The methodology is replicable. The infrastructure underneath it isn’t trivial.

We index vault data ourselves across major EVM chains and a few non-EVM ones, with full history from each vault’s genesis block. For chains where public RPCs are rate-limited, incomplete, or lag on archival queries, we run our own nodes.

The index records deposits, withdrawals, TVL, harvests, rebalances, trading type, and security state block by block. Pulling 16 months of share price across 29 vaults isn’t a multi-day job for us. It’s a query.

This sets the eligibility bar.

A vault is included only if it’s verifiable end-to-end: strategy contracts reachable from the vault address, positions readable on-chain or via a verifiable oracle, and enough history to separate strategy yield from incentive yield.

We run pattern analysis on depositor flows to flag wash cycles and farm-and-dump rotations. We classify trading type into funding-rate carry, looped lending, delta-hedged LP, or basis trade.

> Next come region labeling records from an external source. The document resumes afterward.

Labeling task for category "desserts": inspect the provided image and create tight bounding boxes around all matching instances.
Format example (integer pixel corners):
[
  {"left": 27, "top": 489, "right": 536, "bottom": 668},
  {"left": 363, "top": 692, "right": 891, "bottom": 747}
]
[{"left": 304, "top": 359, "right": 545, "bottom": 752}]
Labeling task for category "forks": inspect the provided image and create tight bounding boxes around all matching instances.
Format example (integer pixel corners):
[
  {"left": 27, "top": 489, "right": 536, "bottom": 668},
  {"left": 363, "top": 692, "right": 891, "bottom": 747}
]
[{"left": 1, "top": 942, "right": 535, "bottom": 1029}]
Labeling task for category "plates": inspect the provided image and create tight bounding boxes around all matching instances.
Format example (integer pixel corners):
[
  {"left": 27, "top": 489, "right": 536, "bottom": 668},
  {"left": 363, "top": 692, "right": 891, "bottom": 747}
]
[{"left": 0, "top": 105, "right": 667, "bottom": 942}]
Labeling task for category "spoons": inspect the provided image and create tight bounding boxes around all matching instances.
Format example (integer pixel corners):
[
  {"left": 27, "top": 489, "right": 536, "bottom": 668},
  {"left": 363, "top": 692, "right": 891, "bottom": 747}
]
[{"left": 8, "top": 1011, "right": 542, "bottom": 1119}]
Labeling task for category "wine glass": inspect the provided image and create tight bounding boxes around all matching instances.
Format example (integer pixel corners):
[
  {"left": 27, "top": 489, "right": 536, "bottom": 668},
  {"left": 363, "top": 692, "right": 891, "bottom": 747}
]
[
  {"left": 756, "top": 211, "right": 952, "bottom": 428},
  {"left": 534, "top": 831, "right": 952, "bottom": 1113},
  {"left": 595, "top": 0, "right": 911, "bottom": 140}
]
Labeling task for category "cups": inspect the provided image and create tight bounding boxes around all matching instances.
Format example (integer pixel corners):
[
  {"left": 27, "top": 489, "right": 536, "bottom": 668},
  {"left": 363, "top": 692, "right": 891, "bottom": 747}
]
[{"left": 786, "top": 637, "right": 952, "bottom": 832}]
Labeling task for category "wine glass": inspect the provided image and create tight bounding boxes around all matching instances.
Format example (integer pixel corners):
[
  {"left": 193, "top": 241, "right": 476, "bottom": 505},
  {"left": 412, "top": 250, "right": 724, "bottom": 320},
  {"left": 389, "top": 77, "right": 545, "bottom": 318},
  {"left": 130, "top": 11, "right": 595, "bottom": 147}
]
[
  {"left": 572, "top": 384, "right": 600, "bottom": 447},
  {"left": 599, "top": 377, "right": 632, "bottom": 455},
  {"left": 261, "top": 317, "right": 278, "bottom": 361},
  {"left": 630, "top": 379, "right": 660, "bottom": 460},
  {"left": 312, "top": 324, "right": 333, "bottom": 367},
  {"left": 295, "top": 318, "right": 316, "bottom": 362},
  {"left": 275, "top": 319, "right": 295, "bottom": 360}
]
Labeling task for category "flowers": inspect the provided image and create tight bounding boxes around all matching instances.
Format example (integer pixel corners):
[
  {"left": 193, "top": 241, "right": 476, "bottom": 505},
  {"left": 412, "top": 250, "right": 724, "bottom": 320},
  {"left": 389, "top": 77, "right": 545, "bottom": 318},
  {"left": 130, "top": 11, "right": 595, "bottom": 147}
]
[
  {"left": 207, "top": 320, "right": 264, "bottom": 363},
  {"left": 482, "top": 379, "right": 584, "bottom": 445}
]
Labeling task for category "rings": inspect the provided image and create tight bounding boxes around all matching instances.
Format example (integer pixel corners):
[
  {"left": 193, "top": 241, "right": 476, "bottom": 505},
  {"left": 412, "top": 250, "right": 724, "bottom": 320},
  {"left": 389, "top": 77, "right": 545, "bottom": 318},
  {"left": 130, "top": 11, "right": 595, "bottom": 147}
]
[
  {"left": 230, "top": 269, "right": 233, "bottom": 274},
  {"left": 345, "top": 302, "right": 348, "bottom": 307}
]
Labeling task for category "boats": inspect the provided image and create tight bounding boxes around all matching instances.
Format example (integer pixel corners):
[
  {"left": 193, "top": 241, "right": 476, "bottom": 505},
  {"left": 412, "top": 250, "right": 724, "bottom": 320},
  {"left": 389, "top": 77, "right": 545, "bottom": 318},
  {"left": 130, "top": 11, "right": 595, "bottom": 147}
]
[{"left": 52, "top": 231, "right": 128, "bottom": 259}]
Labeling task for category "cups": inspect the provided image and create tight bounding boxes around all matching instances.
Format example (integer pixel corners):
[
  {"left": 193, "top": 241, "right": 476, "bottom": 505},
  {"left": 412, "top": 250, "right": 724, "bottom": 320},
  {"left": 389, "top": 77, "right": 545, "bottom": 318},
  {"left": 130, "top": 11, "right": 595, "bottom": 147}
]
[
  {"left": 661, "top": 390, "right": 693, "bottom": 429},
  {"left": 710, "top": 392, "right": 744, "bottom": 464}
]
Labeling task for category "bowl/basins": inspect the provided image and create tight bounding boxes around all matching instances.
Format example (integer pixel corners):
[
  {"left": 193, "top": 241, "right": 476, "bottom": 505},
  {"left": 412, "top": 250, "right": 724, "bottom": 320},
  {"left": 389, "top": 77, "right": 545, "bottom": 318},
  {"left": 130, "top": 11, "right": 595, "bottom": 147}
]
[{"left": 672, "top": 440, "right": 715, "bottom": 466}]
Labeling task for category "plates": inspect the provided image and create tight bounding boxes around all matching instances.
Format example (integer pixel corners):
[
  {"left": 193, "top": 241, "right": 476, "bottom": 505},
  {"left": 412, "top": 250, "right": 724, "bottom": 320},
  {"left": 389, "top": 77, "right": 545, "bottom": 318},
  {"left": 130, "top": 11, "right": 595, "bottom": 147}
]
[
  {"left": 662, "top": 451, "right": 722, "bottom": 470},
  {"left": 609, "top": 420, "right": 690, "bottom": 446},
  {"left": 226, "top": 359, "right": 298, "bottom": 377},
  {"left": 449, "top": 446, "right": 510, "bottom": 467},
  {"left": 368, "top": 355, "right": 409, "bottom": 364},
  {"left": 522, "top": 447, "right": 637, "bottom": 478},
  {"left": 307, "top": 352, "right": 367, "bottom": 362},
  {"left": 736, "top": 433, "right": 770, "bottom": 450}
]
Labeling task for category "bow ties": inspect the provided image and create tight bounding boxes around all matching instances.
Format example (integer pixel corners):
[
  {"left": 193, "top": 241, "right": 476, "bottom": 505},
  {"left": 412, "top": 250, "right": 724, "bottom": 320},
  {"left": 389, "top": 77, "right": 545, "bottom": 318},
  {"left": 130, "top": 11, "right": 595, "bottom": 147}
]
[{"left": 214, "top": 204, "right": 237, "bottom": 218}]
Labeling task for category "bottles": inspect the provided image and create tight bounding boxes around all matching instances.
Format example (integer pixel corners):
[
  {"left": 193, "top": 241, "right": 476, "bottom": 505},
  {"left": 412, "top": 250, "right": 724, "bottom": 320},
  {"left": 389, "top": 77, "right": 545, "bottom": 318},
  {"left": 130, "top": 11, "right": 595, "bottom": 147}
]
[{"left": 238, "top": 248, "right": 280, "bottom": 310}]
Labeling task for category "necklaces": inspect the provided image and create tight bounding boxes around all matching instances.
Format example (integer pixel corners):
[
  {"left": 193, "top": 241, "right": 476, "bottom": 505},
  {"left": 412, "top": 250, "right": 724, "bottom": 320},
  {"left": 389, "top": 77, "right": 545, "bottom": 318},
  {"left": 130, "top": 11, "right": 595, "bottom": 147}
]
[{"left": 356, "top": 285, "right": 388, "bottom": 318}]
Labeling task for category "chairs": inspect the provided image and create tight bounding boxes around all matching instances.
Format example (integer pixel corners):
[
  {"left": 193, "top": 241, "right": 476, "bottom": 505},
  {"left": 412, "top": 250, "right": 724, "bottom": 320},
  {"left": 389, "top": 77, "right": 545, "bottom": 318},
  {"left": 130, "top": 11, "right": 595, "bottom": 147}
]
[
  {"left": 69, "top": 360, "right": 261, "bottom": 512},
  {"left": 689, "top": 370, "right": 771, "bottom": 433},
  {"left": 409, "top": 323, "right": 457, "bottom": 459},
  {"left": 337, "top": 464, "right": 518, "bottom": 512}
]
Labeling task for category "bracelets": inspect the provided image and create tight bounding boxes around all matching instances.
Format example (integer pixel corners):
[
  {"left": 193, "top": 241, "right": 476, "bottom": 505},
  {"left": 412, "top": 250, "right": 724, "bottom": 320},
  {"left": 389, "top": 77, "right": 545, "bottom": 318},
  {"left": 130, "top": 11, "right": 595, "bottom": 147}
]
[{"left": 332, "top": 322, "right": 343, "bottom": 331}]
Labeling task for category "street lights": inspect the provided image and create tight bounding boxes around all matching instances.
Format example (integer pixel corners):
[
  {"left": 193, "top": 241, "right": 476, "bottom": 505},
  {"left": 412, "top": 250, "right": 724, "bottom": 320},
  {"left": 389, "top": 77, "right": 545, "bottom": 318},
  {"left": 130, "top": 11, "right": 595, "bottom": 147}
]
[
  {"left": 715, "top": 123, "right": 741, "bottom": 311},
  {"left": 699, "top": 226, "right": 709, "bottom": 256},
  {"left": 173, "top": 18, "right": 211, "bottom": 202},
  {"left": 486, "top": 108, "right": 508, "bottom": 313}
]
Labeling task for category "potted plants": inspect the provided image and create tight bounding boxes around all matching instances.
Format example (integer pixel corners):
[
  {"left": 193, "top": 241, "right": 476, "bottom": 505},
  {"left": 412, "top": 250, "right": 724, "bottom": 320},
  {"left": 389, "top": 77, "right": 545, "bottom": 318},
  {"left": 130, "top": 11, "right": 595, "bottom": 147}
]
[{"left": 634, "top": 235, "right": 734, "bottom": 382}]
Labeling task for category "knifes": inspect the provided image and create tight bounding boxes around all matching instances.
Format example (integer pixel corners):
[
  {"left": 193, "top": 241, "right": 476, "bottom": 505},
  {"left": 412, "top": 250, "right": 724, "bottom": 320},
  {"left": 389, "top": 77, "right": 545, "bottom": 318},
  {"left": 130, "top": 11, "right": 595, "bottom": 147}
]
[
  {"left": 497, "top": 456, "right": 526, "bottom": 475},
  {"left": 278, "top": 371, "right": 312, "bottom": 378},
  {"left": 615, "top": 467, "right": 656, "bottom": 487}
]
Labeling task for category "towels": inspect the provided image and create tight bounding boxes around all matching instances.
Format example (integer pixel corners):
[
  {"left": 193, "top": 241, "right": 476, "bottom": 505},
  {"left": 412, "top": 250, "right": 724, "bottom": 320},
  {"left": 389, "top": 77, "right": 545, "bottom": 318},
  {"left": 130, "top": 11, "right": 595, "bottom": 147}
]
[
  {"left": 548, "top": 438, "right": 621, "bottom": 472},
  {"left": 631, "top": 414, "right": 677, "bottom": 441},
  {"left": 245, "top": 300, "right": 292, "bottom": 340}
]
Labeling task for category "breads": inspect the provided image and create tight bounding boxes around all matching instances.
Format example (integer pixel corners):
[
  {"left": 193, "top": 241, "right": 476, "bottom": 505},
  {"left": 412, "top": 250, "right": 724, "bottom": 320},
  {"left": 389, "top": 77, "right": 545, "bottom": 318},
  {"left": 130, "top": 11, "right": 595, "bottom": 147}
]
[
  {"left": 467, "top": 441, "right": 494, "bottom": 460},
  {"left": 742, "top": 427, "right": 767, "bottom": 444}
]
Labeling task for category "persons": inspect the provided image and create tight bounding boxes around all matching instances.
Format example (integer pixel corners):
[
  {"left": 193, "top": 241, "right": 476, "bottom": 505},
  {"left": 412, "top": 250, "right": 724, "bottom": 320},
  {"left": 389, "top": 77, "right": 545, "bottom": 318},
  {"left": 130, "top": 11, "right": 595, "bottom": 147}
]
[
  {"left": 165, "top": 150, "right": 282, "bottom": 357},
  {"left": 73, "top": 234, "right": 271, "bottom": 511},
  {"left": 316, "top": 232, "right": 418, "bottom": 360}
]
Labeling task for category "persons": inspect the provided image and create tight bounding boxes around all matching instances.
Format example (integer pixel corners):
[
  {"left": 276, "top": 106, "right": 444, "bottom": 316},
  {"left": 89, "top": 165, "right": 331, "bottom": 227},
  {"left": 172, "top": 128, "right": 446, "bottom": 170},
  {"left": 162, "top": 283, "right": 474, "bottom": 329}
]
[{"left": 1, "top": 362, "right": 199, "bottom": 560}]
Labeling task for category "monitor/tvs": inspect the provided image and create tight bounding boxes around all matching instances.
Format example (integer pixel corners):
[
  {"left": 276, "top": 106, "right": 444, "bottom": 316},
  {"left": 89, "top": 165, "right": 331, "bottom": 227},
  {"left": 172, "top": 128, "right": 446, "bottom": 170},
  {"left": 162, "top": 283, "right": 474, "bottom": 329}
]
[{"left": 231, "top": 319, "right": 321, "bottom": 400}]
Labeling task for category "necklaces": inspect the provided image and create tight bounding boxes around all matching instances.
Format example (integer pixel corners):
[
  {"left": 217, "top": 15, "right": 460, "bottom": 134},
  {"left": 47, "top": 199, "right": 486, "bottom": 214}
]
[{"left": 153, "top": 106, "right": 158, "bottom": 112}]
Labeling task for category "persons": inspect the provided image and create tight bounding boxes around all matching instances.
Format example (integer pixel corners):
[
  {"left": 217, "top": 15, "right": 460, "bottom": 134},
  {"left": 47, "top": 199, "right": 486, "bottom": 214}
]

We review admin keys, timelocks, oracle dependencies, and audit findings against deployed contracts. Vaults with opaque off-chain execution, unreconstructable losses, sub-threshold TVL, or unresolved critical issues didn’t make the cut.

Once a vault is in, the measurement is straightforward. We pulled share price snapshots from January 1, 2025 onwards, normalized starting prices to 1.0, and annualized the change across whatever window of data each vault had.

Our index goes back to each vault’s inception. The visible chart trims everything before January 1, 2025 for readability. For vaults launched after that date, the annualized return reflects only the live window.

We didn’t extrapolate.

The visible density toward the right side of the chart reflects the wave of new vaults launched through 2025 and 2026, not a change in coverage.

We also computed an equal-weighted portfolio.

If you’d spread one dollar evenly across all 29 vaults on January 1, 2025, what would you have today?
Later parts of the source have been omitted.